March 27, 2014 Re: protocol for using InputRanges | ||||
---|---|---|---|---|
| ||||
Posted in reply to Steven Schveighoffer | On 3/26/2014 7:19 PM, Steven Schveighoffer wrote:
> if(!r.empty)
> {
> auto r2 = map!(x => x * 2)(r);
> do
> {
> auto x = r2.front;
> ...
> } while(!r2.empty);
> }
>
> Should we be required to re-verify that r2 is not empty before using it? It
> clearly is not, and would be an artificial requirement (one that map likely
> would not enforce!).
>
> This sounds so much like a convention that simply won't be followed, and the
> result will be perfectly valid code.
The idea is that there are three functions: empty, front, and popFront. The functionality of the range will be distributed between these 3 functions. Different things being ranged over will naturally split their operations into the 3 functions in different ways.
If the 3 functions can be called in any order, then extra logic has to be added to them to signal to each other. This slows things down.
To write generic code calling ranges, it's necessary to stop assuming what is happening under the hood of empty, front, and popFront, and stick to the protocol.
|
March 27, 2014 Re: protocol for using InputRanges | ||||
---|---|---|---|---|
| ||||
Posted in reply to Walter Bright | On Wed, 26 Mar 2014 22:48:16 -0400, Walter Bright <newshound2@digitalmars.com> wrote:
> On 3/26/2014 7:19 PM, Steven Schveighoffer wrote:
>> if(!r.empty)

■ **Data for processing**:
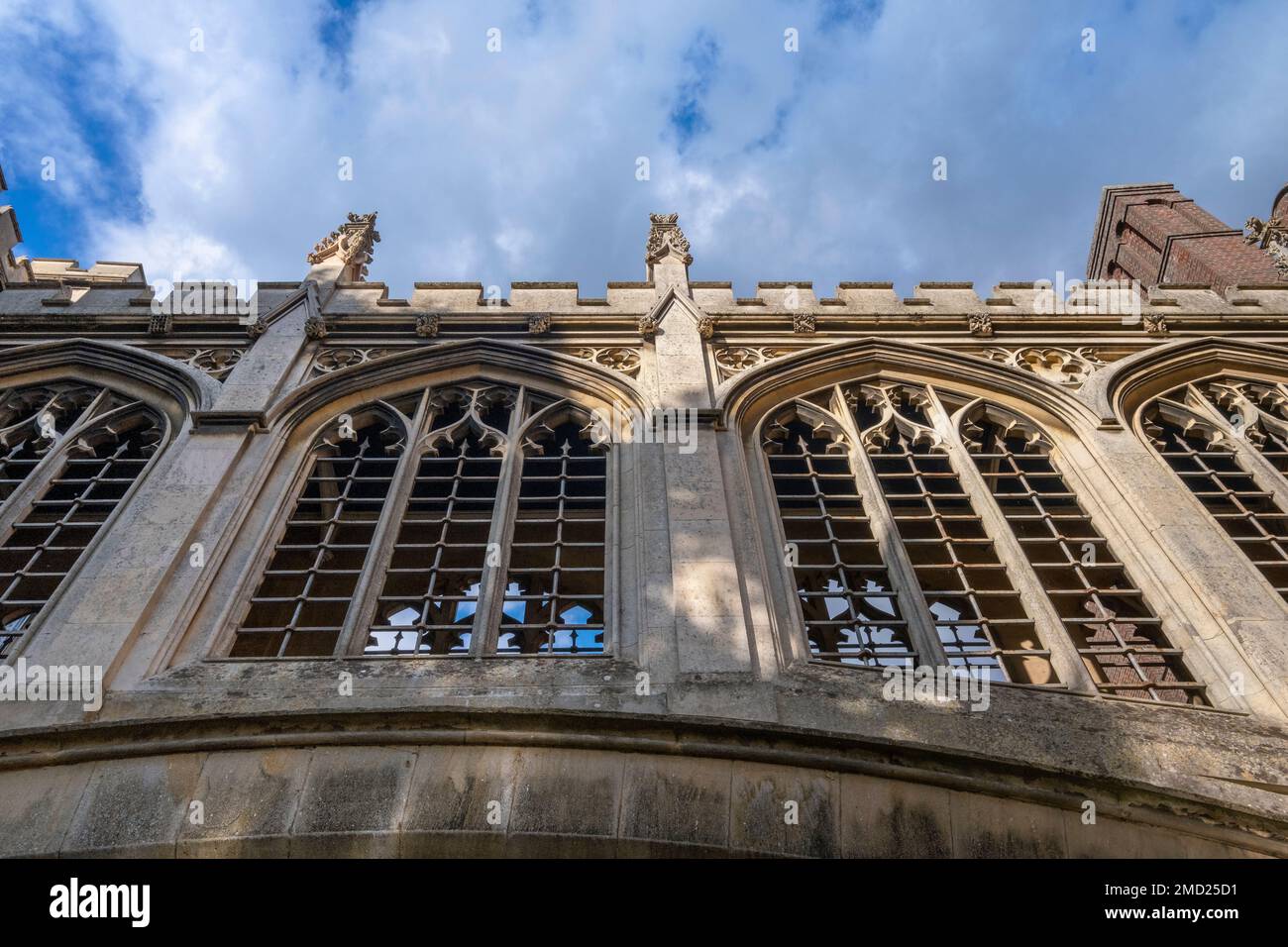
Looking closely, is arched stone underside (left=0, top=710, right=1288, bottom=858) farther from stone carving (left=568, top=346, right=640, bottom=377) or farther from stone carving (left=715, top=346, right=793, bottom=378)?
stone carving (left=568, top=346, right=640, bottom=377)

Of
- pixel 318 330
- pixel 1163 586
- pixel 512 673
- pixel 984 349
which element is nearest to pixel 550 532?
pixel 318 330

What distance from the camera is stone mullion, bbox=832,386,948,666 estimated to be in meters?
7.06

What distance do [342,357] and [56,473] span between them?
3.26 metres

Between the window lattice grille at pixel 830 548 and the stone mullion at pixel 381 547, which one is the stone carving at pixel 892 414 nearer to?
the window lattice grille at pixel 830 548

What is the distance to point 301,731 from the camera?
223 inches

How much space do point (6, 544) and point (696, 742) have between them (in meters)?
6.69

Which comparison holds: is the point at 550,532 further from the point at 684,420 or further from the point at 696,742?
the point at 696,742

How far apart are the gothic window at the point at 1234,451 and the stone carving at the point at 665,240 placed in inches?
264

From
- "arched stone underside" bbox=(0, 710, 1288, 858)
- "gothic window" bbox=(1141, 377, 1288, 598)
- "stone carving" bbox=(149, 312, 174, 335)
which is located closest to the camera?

■ **Tasks to carry out**:
1 – Can you copy out word for word the stretch of the InputRanges thread from "To write generic" through "to the protocol."?
2 – Could you edit the stretch of rows from the first one through the line that contains "3.26 metres", replacing "stone mullion" with "stone column" and leaving everything else unchanged? Leave the pictures out of your answer.

■ **Final results**:
1 –
To write generic code calling ranges, it's necessary to stop assuming what is happening under the hood of empty, front, and popFront, and stick to the protocol.

2 –
Looking closely, is arched stone underside (left=0, top=710, right=1288, bottom=858) farther from stone carving (left=568, top=346, right=640, bottom=377) or farther from stone carving (left=715, top=346, right=793, bottom=378)?
stone carving (left=568, top=346, right=640, bottom=377)

Of
- pixel 318 330
- pixel 1163 586
- pixel 512 673
- pixel 984 349
which element is nearest to pixel 550 532?
pixel 318 330

What distance from the camera is stone column, bbox=832,386,948,666 estimated to be in meters?
7.06

What distance do [342,357] and [56,473] span between them?
3.26 metres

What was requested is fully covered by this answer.